Commissioner Reggie Loper said commissioners need to address personnel shortfalls in other departments, such as animal control and sanitation.

“Before we give anybody a raise, we need to give (sanitation department director) Connie (Burns) someone to drive a truck part-time,” he said.

The county’s fire fees will stay the same but sanitation fees are expected to rise from $144 to $168 a year. There are 14,144 residents served by Republic Waste, which has the contract to provide sanitation service for the unincorporated county.

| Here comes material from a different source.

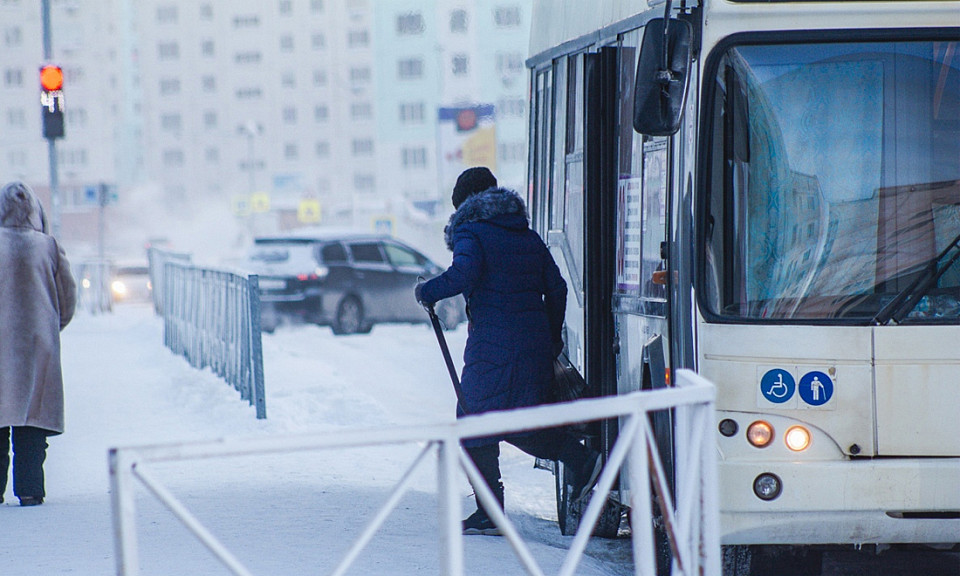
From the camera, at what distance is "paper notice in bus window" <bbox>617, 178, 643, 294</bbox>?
605 cm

Williams said the increase was necessary because Republic estimates the cost of waste removal and disposal will be higher this year and their costs could eat up the entire increase.

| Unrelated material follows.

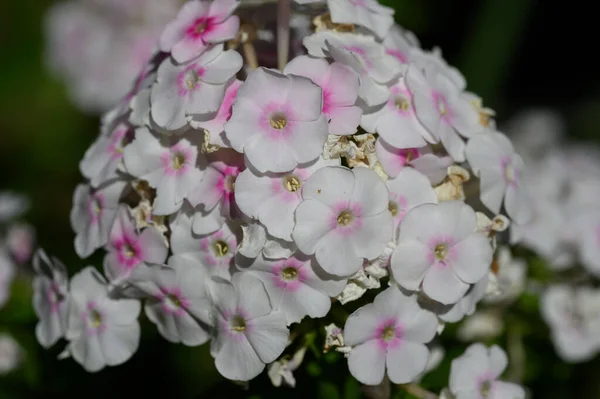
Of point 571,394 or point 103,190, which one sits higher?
point 103,190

Republic’s level of service also came under fire again from commissioners, who recited recent complaints they have had.

“I don’t know anyone who has gotten any service out of Republic,” Commissioner Jeff Utley said.

Williams said Republic will commit five more trucks to Effingham trash routes and assistant county attorney Eric Gotwalt noted that sanitation fees in unincorporated Chatham County are $295 a year.

Under a new procedure, department heads can move money within a category, such as personnel and capital outlay, from line item to line item but cannot move it from one category to another. Williams is expected to go over this with the department heads today.

The commissioners also agreed to resume their $2,000 a year funding for the Rape Crisis Center after another plea from Mary McCalister and Kelli Arden.

“I wish we didn’t need a rape crisis center anywhere,” McCalister said. “But we have victims everywhere.”

She said one in three women are the victims of sexual assault in their lifetime, citing FBI statistics. The center, which has received $2,000 from the county for nearly 20 years, missed the deadline for agencies to apply for continued funding and appealed to the commissioners.

“We depend on all of it,” McCalister said.

Rape Crisis also conducts instruction in local schools, going over “good touch, bad touch,” which board member Kelli Arden said she remembered from her elementary school days 20 years ago.

“We keep your kids safe,” McCalister said. “The schools just love us.”

The center doesn’t get any funding from the schools but is grateful for the opportunity for its preventive programs.

“It seems like everybody wants to come to the board of commissioners for funding,” Commissioner Hubert Sapp.

Queried about a possible duplication of services by Sapp, McCalister also spelled out the differences between the Rape Crisis Center and the Victim Witness Assistance Program. Victim witness will refer clients to the center but while victim witness is a part of the court process, many rape crisis center clients don’t press charges. The center also provides a crisis line.

“Only one of 10 rapes is reported,” McCalister said. “So we get a lot of people who never go through the court process.”

Rape crisis used to have a forensic nurse at the Effingham Hospital, who did a comprehensive exam for sexual assault victims, but that service is now only available in Savannah.

“We appreciate everything you do,” Phillips said. “I feel you serve you a valid function for this community.”